Abertas as inscrições para o Prêmio Jovem Cientista

Em sua 28ª edição, prêmio procura inovações no setor de alimentos 

Bruna Hirano

O Prêmio Jovem Cientista está com as inscrições abertas até o dia 19 de dezembro. O tema deste ano é Segurança Alimentar e Nutricional e foi proposto com a intenção de impulsionar os candidatos a buscar soluções para diversos problemas que afetam o setor de alimentos. Os subtemas do prêmio são desnutrição e obesidade da população, formas de produzir alimentos sem degradar o ambiente, acesso a alimentos saudáveis para todos, novas tecnologias para produção de alimentos saudáveis e funcionais da biodiversidade brasileira e inovação em política de segurança alimentar para a merenda escolar. Essas são algumas opções de abordagem entre as onze linhas de pesquisas para mestres, doutores e estudantes de ensino superior e cinco subtemas para estudantes do ensino médio.
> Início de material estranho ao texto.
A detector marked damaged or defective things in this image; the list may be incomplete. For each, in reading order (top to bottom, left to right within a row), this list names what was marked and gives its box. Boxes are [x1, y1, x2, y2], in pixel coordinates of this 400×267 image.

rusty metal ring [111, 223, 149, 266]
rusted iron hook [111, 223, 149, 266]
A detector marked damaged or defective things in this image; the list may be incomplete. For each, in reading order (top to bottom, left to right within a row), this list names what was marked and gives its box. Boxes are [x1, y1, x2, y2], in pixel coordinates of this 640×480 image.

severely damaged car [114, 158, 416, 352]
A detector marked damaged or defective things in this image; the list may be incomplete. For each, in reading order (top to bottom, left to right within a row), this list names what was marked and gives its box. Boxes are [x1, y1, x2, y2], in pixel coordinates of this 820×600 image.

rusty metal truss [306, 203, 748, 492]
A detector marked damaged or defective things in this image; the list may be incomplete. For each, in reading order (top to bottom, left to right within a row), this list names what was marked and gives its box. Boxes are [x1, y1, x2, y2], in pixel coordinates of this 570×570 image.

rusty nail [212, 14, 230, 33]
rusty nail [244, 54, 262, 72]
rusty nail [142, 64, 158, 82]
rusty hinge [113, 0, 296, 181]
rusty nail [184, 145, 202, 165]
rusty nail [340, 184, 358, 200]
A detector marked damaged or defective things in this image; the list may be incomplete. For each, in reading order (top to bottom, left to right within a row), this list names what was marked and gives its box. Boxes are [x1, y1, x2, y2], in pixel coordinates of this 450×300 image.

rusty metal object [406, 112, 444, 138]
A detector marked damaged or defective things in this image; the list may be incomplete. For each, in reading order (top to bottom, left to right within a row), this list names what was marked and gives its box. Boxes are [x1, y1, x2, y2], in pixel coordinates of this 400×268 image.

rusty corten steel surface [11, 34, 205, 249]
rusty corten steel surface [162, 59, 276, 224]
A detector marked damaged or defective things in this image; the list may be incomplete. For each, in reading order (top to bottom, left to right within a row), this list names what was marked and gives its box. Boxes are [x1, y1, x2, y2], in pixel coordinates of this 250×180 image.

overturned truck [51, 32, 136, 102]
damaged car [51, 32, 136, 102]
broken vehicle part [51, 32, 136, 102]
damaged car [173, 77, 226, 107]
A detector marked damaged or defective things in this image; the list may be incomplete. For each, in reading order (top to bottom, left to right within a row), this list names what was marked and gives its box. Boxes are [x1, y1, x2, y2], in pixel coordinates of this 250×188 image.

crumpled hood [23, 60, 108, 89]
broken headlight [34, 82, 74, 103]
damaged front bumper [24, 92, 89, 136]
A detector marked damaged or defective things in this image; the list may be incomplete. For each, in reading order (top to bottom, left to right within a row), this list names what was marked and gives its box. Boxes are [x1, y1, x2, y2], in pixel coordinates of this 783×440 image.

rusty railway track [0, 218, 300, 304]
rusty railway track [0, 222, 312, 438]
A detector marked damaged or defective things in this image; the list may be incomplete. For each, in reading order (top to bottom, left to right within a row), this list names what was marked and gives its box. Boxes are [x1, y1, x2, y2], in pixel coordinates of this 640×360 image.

Divulgação do Prêmio Jovem Cientista

(Créditos: Divulgação/Prêmio Jovem Cientista)

O prêmio 

O Prêmio Jovem Cientista foi instituído em 1981 pelo Conselho Nacional de Desenvolvimento Científico e Tecnológico (CNPq) e, desde então, acompanha a trajetória acadêmica e profissional de todos os seus vencedores. As gratificações vão desde bolsas de estudos do CNPq até valores em dinheiro e computadores. Os prêmios para os primeiros lugares são R$35 mil na categoria mestre e doutor, R$18 mil para a categoria estudante do ensino superior e um Macbook Pro 13″ para a categoria estudante do ensino médio.

Ganhadores das edições anteriores

Gustavo Meirelles Lima é o ganhador da edição de 2013 do prêmio, cujo tema foi “Água – Desafios da Sociedade”. O que o motivou a participar foi a sua formação em Engenharia Hídrica e a linha de pesquisa desenvolvida em seu mestrado, que contemplava uma das categorias.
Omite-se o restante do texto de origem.